“Bringing The Bar To Them” — Bavuma Marks 10 Years of His Foundation With Brilliant New Alexandra Initiative

As the Temba Bavuma Foundation celebrates its tenth anniversary, it has deepened its commitment to one of its founding pillars: providing boys and girls from disadvantaged backgrounds with access to quality education.
That commitment came to life in Alexandra on Thursday through the Foundation’s partnership with St David’s Marist Inanda Alexandra Campus and Empowered Futures.
The Future Founders Challenge: Soap-to-Startup – Build a Business in a Box was co-designed by the Temba Bavuma Foundation and Empowered Futures and launched at the school as a youth entrepreneurship and financial literacy initiative in recognition of Youth Month.

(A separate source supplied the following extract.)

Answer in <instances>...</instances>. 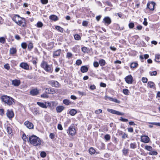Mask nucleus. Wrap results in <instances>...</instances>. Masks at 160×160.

The programme brought together 46 Grade 10 learners for a morning of practical business and financial skills development, but the partnership itself reflects the heart of the Foundation’s mission.
One of the Foundation’s core objectives has always been to open doors to the kind of education that can change the trajectory of a young person’s life. The St David’s Alexandra Campus model brings that vision to life by allowing learners to remain rooted in their own community while accessing a standard of education and opportunity that was historically out of reach.
A young person does not have to leave Alexandra to find excellence. Excellence is being built where they are.
During the launch, learners worked in teams and each received a Business in a Box starter kit. Over the course of the challenge, they will use the kit to create a product, build a brand, identify their target market, determine pricing and profitability, and develop a complete business concept to present to a panel of judges.
The box itself is a deliberate part of the lesson. Rather than providing learners with unlimited resources, it recreates the conditions many real entrepreneurs face, where funding, materials and access are often limited. Learners are encouraged to use the contents as the foundation of their ideas or as a starting point from which to build, while remaining free to source additional materials if doing so strengthens their concept.
The aim is to demonstrate that innovation does not require abundance. Sometimes the most valuable skill is learning how to be inventive within constraints.
This principle mirrors the reality of many of the communities the Foundation serves, where young people have long learned to achieve a great deal with very little. The challenge reframes that reality as a strength.
The programme is designed to take learners through the full entrepreneurial journey, from a single idea to a viable business concept. It reflects the Foundation’s belief that young people from underserved communities are not lacking in ability; they simply need access to the right tools and opportunities.
The journey will continue on 18 July 2026, when the teams return to present their completed concepts to a panel of judges. Awards will be presented across five categories: Best Business Idea, Best Packaging, Most Creative Product, Best Pitch and Most Sustainable Idea.
For the Foundation, the partnership represents both a continuation of a decade of work and a reinforcement of the vision that has guided it since 2016.
Over the past ten years, the Temba Bavuma Foundation has awarded 12 scholarships to learners at leading South African schools and supported three University of Pretoria graduates who are now working in law, corporate services and coaching. It has upgraded cricket facilities at three Gauteng schools, distributed more than 3,000 food parcels and meals to vulnerable communities, and facilitated its first professional cricket mentorship, with the player now competing at senior level.
Temba Bavuma, founder of the Temba Bavuma Foundation, said it was particularly meaningful to see the organisation’s vision taking root in communities such as Alexandra.
“Ten years ago, this Foundation started with a belief that talent is everywhere, but access is not. Seeing that belief come to life in a classroom in Alexandra, and watching these young people discover what they are capable of building, is exactly what we set out to do,” he said.
“This partnership with St David’s and Empowered Futures is a reflection of everything we stand for. We are not lowering the bar for these learners. We are bringing the bar to them.”
From the cricket field to the classroom, the Foundation’s mission has remained unchanged: to identify talented young people in places the world often overlooks and build a bridge between their potential and their opportunity.